▶ _WORK INSTRUCTIONS_: Every record must appear in your reply exactly as written.

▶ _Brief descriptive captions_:
:::::

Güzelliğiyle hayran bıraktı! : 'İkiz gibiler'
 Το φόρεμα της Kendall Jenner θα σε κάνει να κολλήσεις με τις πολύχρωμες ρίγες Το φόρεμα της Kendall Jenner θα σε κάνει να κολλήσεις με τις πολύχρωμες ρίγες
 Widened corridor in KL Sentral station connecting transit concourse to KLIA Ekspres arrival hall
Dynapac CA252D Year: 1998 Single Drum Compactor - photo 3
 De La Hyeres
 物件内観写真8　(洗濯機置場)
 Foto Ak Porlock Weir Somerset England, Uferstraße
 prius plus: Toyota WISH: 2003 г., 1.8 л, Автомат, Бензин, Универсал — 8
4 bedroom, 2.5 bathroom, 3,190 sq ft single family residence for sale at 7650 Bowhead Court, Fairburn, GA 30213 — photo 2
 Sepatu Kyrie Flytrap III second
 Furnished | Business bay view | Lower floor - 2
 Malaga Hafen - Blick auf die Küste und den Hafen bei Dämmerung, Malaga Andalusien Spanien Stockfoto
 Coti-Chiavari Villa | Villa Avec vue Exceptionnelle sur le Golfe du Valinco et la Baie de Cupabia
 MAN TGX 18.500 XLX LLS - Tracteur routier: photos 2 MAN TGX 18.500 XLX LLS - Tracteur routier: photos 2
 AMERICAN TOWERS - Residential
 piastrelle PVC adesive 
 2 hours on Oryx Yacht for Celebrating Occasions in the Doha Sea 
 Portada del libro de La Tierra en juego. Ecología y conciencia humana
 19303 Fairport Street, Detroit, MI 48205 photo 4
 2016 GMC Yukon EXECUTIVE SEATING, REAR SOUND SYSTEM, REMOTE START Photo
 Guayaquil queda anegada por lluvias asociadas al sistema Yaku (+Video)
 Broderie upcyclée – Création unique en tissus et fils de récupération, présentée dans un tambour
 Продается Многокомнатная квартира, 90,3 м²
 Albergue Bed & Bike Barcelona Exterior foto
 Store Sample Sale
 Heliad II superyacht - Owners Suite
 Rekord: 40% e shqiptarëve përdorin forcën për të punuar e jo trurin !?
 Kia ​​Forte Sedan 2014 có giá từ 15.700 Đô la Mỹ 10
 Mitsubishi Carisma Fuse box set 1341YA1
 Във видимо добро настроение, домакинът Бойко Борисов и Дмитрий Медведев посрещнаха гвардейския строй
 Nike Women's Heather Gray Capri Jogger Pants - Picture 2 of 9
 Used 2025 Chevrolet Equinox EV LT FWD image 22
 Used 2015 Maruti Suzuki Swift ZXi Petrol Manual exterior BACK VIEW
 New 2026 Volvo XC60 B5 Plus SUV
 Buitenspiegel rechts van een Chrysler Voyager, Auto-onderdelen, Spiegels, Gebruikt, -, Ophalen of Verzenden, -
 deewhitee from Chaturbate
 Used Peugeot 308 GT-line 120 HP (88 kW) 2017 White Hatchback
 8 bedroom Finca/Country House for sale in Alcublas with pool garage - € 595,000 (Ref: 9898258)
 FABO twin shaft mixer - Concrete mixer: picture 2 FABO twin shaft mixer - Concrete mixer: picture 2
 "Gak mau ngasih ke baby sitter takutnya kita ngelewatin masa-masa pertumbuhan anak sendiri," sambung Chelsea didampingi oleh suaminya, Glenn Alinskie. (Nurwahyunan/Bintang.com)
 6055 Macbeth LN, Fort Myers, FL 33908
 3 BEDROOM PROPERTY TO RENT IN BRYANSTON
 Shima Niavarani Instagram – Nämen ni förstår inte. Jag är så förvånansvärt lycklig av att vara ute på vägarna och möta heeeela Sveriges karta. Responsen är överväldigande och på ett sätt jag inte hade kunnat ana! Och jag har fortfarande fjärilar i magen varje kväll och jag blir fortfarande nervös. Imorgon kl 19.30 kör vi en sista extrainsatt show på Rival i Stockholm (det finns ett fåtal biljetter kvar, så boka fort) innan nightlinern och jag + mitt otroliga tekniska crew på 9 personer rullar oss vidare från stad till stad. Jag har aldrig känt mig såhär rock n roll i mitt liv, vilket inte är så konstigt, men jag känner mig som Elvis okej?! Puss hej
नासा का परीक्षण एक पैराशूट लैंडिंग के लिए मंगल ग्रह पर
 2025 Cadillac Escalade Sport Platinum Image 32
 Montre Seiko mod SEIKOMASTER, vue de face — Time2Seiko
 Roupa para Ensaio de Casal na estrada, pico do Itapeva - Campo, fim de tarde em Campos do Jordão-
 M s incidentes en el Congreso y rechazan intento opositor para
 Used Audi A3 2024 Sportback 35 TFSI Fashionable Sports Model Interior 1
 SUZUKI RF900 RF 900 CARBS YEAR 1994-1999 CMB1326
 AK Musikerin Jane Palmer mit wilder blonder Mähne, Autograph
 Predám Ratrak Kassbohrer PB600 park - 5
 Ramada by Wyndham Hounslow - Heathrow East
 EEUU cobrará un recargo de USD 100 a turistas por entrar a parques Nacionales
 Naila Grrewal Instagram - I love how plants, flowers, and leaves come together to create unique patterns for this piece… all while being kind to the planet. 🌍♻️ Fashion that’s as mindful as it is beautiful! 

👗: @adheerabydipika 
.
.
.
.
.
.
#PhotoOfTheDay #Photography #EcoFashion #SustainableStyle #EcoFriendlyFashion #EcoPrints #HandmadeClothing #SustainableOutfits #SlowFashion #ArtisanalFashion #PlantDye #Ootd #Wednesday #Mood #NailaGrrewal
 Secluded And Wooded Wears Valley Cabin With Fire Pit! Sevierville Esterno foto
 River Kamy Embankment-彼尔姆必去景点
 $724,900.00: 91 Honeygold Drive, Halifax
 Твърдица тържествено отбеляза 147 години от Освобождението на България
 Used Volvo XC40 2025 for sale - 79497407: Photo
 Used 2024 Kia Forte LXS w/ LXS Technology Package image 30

:::::

▶ _SOLUTION TO THIS PROBLEM_:
Güzelliğiyle hayran bıraktı! : 'İkiz gibiler'
 Το φόρεμα της Kendall Jenner θα σε κάνει να κολλήσεις με τις πολύχρωμες ρίγες Το φόρεμα της Kendall Jenner θα σε κάνει να κολλήσεις με τις πολύχρωμες ρίγες
 Widened corridor in KL Sentral station connecting transit concourse to KLIA Ekspres arrival hall
Dynapac CA252D Year: 1998 Single Drum Compactor - photo 3
 De La Hyeres
 物件内観写真8　(洗濯機置場)
 Foto Ak Porlock Weir Somerset England, Uferstraße
 prius plus: Toyota WISH: 2003 г., 1.8 л, Автомат, Бензин, Универсал — 8
4 bedroom, 2.5 bathroom, 3,190 sq ft single family residence for sale at 7650 Bowhead Court, Fairburn, GA 30213 — photo 2
 Sepatu Kyrie Flytrap III second
 Furnished | Business bay view | Lower floor - 2
 Malaga Hafen - Blick auf die Küste und den Hafen bei Dämmerung, Malaga Andalusien Spanien Stockfoto
 Coti-Chiavari Villa | Villa Avec vue Exceptionnelle sur le Golfe du Valinco et la Baie de Cupabia
 MAN TGX 18.500 XLX LLS - Tracteur routier: photos 2 MAN TGX 18.500 XLX LLS - Tracteur routier: photos 2
 AMERICAN TOWERS - Residential
 piastrelle PVC adesive 
 2 hours on Oryx Yacht for Celebrating Occasions in the Doha Sea 
 Portada del libro de La Tierra en juego. Ecología y conciencia humana
 19303 Fairport Street, Detroit, MI 48205 photo 4
 2016 GMC Yukon EXECUTIVE SEATING, REAR SOUND SYSTEM, REMOTE START Photo
 Guayaquil queda anegada por lluvias asociadas al sistema Yaku (+Video)
 Broderie upcyclée – Création unique en tissus et fils de récupération, présentée dans un tambour
 Продается Многокомнатная квартира, 90,3 м²
 Albergue Bed & Bike Barcelona Exterior foto
 Store Sample Sale
 Heliad II superyacht - Owners Suite
 Rekord: 40% e shqiptarëve përdorin forcën për të punuar e jo trurin !?
 Kia ​​Forte Sedan 2014 có giá từ 15.700 Đô la Mỹ 10
 Mitsubishi Carisma Fuse box set 1341YA1
 Във видимо добро настроение, домакинът Бойко Борисов и Дмитрий Медведев посрещнаха гвардейския строй
 Nike Women's Heather Gray Capri Jogger Pants - Picture 2 of 9
 Used 2025 Chevrolet Equinox EV LT FWD image 22
 Used 2015 Maruti Suzuki Swift ZXi Petrol Manual exterior BACK VIEW
 New 2026 Volvo XC60 B5 Plus SUV
 Buitenspiegel rechts van een Chrysler Voyager, Auto-onderdelen, Spiegels, Gebruikt, -, Ophalen of Verzenden, -
 deewhitee from Chaturbate
 Used Peugeot 308 GT-line 120 HP (88 kW) 2017 White Hatchback
 8 bedroom Finca/Country House for sale in Alcublas with pool garage - € 595,000 (Ref: 9898258)
 FABO twin shaft mixer - Concrete mixer: picture 2 FABO twin shaft mixer - Concrete mixer: picture 2
 "Gak mau ngasih ke baby sitter takutnya kita ngelewatin masa-masa pertumbuhan anak sendiri," sambung Chelsea didampingi oleh suaminya, Glenn Alinskie. (Nurwahyunan/Bintang.com)
 6055 Macbeth LN, Fort Myers, FL 33908
 3 BEDROOM PROPERTY TO RENT IN BRYANSTON
 Shima Niavarani Instagram – Nämen ni förstår inte. Jag är så förvånansvärt lycklig av att vara ute på vägarna och möta heeeela Sveriges karta. Responsen är överväldigande och på ett sätt jag inte hade kunnat ana! Och jag har fortfarande fjärilar i magen varje kväll och jag blir fortfarande nervös. Imorgon kl 19.30 kör vi en sista extrainsatt show på Rival i Stockholm (det finns ett fåtal biljetter kvar, så boka fort) innan nightlinern och jag + mitt otroliga tekniska crew på 9 personer rullar oss vidare från stad till stad. Jag har aldrig känt mig såhär rock n roll i mitt liv, vilket inte är så konstigt, men jag känner mig som Elvis okej?! Puss hej
नासा का परीक्षण एक पैराशूट लैंडिंग के लिए मंगल ग्रह पर
 2025 Cadillac Escalade Sport Platinum Image 32
 Montre Seiko mod SEIKOMASTER, vue de face — Time2Seiko
 Roupa para Ensaio de Casal na estrada, pico do Itapeva - Campo, fim de tarde em Campos do Jordão-
 M s incidentes en el Congreso y rechazan intento opositor para
 Used Audi A3 2024 Sportback 35 TFSI Fashionable Sports Model Interior 1
 SUZUKI RF900 RF 900 CARBS YEAR 1994-1999 CMB1326
 AK Musikerin Jane Palmer mit wilder blonder Mähne, Autograph
 Predám Ratrak Kassbohrer PB600 park - 5
 Ramada by Wyndham Hounslow - Heathrow East
 EEUU cobrará un recargo de USD 100 a turistas por entrar a parques Nacionales
 Naila Grrewal Instagram - I love how plants, flowers, and leaves come together to create unique patterns for this piece… all while being kind to the planet. 🌍♻️ Fashion that’s as mindful as it is beautiful! 

👗: @adheerabydipika 
.
.
.
.
.
.
#PhotoOfTheDay #Photography #EcoFashion #SustainableStyle #EcoFriendlyFashion #EcoPrints #HandmadeClothing #SustainableOutfits #SlowFashion #ArtisanalFashion #PlantDye #Ootd #Wednesday #Mood #NailaGrrewal
 Secluded And Wooded Wears Valley Cabin With Fire Pit! Sevierville Esterno foto
 River Kamy Embankment-彼尔姆必去景点
 $724,900.00: 91 Honeygold Drive, Halifax
 Твърдица тържествено отбеляза 147 години от Освобождението на България
 Used Volvo XC40 2025 for sale - 79497407: Photo
 Used 2024 Kia Forte LXS w/ LXS Technology Package image 30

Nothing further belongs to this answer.